▶ _Text block_
* Start *

2.1 Collection of foreign object sample

The sampling approach still uses the traditional method by determining the quality in 1 kg, taking 100 grams as a random sample. Foreign objects are divided into natural foreign objects and non-natural foreign objects. A collection of natural foreign objects including grain, yellow-broken, red-black, and rice variants mixed with other variants while non-natural foreign objects such as stone.

2.2 Image acquisition

Image dataset obtained from PT Hassana Boga Sejahtera agricultural products to acquire foreign object images. The red background and LED light illuminated the foreign object rice (18 LED for 12 watts with lux value 3035-3040). An image-based prototype platform was built with a square shape of 20 cm x 20 cm in diameter, Logitec C270 HD webcam camera with a height of 10 cm to the rice object. LEDs are used on the platform to create a uniform lighting environment day and night; Figure 2 is a prototype.

* End *

▶ _Written request 1_
In the rice foreign-object text, what color is the background used during image acquisition?
▶ _Written request 2_
Set down the part of the rice foreign-object text from "The sampling approach" up to and including "such as stone.", without changing any words.
▶ _Written request 3_
Resume the rice foreign-object text after its last sentence, keeping its tone and style.

▶ _Record set_
* Start *

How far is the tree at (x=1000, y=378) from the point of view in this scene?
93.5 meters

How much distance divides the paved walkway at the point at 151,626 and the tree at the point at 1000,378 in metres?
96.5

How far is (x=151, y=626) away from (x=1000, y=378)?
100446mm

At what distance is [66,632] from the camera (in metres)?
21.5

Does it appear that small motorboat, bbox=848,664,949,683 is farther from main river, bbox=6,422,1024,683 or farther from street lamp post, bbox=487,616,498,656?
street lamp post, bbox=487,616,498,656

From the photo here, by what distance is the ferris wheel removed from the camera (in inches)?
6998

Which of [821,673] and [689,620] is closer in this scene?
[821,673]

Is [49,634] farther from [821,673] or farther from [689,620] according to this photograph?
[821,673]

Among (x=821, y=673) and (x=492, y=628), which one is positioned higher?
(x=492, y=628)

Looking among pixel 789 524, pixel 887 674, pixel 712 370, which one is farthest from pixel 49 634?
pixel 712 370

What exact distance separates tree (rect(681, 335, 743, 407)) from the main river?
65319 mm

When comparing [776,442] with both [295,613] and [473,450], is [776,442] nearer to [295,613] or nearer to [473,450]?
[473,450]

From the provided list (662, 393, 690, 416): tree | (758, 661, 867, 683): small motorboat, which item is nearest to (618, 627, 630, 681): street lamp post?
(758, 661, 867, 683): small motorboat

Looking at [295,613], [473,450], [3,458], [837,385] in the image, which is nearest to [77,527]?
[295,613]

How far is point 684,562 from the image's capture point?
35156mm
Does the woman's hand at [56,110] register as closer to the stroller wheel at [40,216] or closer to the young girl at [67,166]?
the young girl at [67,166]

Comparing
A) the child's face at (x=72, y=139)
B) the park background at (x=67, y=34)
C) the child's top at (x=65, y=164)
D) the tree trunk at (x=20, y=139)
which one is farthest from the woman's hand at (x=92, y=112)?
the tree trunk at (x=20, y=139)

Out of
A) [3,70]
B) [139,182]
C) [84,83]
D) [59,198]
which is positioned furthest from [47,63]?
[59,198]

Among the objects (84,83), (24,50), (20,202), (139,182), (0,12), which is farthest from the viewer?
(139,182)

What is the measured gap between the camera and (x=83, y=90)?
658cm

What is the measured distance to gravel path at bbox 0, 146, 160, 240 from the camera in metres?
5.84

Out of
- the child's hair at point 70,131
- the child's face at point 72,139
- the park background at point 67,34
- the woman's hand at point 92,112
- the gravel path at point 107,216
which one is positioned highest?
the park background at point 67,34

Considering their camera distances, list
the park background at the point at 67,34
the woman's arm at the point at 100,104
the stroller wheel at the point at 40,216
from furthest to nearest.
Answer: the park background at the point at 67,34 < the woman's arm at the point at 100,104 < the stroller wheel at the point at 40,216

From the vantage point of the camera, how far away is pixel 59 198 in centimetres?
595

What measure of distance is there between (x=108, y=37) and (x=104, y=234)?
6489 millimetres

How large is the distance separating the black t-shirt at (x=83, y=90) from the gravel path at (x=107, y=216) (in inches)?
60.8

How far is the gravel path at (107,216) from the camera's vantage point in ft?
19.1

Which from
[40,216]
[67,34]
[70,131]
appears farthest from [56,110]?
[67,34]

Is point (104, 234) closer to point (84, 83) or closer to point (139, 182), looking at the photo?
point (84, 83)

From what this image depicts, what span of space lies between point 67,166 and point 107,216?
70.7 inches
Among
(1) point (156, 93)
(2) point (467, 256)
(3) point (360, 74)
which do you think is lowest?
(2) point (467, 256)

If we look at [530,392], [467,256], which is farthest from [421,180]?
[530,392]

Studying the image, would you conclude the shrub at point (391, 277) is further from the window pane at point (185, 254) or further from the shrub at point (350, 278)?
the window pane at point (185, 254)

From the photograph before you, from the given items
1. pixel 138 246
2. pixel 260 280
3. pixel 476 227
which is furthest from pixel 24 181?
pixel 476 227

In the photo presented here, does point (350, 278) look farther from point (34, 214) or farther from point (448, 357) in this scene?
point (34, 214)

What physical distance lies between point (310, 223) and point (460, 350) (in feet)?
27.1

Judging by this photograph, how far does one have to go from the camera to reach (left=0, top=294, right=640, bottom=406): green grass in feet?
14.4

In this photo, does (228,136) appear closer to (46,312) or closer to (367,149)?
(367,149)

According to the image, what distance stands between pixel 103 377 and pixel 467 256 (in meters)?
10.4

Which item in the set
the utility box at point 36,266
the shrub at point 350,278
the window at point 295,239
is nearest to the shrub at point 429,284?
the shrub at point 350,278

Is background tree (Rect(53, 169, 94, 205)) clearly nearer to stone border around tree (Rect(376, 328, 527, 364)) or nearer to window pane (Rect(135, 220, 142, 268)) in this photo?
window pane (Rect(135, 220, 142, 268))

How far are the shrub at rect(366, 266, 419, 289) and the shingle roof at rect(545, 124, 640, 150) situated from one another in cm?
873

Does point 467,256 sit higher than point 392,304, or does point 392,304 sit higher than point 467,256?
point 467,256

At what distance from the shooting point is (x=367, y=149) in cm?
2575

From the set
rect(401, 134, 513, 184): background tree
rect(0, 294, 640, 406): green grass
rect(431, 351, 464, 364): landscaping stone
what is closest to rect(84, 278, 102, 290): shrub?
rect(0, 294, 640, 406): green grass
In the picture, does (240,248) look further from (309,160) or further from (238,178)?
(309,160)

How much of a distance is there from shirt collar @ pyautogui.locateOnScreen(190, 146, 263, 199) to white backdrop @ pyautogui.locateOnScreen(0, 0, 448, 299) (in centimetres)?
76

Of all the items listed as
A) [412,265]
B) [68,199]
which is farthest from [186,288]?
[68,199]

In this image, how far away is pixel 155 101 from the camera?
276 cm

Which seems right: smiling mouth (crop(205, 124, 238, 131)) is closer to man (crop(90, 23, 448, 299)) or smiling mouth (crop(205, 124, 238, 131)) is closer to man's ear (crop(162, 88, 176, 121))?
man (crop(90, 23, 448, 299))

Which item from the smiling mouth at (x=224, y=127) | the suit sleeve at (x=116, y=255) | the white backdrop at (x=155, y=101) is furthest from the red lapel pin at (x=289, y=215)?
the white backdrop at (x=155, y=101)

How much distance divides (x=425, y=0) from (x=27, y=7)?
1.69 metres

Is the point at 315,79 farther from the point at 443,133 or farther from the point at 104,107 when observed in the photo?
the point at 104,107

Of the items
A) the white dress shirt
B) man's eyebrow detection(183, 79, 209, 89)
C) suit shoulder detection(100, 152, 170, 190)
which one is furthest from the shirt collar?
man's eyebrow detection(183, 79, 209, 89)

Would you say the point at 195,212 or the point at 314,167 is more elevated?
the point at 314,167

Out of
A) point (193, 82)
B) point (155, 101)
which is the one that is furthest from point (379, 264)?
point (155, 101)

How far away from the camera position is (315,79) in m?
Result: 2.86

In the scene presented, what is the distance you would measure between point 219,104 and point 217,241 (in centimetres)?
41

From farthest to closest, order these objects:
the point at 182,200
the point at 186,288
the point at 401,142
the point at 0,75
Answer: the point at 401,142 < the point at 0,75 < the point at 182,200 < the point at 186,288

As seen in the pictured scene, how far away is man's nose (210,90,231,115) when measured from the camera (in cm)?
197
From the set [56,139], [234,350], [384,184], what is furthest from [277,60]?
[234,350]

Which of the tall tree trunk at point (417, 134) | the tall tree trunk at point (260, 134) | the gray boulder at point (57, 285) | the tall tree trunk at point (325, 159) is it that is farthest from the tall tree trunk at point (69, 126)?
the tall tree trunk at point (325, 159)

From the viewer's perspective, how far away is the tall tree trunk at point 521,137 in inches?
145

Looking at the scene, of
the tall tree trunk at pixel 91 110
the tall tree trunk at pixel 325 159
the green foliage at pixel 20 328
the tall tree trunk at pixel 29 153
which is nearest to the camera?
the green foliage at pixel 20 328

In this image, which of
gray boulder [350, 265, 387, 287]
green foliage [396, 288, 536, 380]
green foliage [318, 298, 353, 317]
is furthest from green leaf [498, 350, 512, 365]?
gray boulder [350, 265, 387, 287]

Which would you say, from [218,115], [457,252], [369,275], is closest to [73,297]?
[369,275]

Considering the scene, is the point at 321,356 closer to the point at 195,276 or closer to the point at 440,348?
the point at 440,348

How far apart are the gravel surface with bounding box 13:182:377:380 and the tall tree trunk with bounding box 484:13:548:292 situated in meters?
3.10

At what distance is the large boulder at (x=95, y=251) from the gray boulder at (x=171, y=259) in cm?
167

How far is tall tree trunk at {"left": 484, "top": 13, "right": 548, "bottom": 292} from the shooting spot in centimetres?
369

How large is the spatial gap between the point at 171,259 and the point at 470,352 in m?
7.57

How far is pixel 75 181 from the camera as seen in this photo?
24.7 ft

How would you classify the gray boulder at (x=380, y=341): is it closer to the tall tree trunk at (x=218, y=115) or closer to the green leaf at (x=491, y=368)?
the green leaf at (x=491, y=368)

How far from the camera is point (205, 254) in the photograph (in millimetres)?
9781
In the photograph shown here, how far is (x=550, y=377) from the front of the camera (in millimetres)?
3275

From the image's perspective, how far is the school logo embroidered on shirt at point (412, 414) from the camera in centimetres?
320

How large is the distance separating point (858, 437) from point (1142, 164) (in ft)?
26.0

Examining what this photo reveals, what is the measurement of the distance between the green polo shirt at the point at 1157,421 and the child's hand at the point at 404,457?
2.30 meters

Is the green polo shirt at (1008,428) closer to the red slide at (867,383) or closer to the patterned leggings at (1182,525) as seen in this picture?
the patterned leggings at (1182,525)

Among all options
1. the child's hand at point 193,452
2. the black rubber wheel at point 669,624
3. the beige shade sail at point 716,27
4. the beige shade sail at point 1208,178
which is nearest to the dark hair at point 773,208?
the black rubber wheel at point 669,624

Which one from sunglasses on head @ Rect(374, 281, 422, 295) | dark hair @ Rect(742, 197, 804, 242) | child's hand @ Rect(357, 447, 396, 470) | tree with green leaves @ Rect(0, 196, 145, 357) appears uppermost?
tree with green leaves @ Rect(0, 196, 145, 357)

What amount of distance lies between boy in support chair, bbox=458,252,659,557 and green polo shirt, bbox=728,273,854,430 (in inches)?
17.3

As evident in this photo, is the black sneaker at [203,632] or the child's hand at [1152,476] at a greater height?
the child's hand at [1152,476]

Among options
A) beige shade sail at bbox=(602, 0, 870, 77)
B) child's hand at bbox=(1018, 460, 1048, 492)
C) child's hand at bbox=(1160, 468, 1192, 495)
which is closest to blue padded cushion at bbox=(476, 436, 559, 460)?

* End *

▶ _Output 1_
Red.

▶ _Output 2_
The sampling approach still uses the traditional method by determining the quality in 1 kg, taking 100 grams as a random sample. Foreign objects are divided into natural foreign objects and non-natural foreign objects. A collection of natural foreign objects including grain, yellow-broken, red-black, and rice variants mixed with other variants while non-natural foreign objects such as stone.

▶ _Output 3_
Figure 2. Image acquisition prototype

Changes in the angle of image capture and lighting will cause variations in helping the depth of the image in detecting objects. At the image acquisition stage, the camera is faced parallel to the object. There are 80 foreign object images with 2993 x 2993 pixels with a resolution of 72 dpi with 20 images in each class.

Classes of natural and non-natural foreign objects were obtained from samples of rice collections consisting of whole rice and foreign objects, which caused difficulties in assessing the quality of rice. For this reason, it is necessary to categorize them into several classes that will be carried out in this study. From Table 1, we see that the definition of non-natural foreign objects F0 consists of stone, while F1, F2, and F3 are natural foreign objects comprised of grain, yellow-broken, and red-black. The model will detect foreign objects in the four classes to decide whether they are foreign.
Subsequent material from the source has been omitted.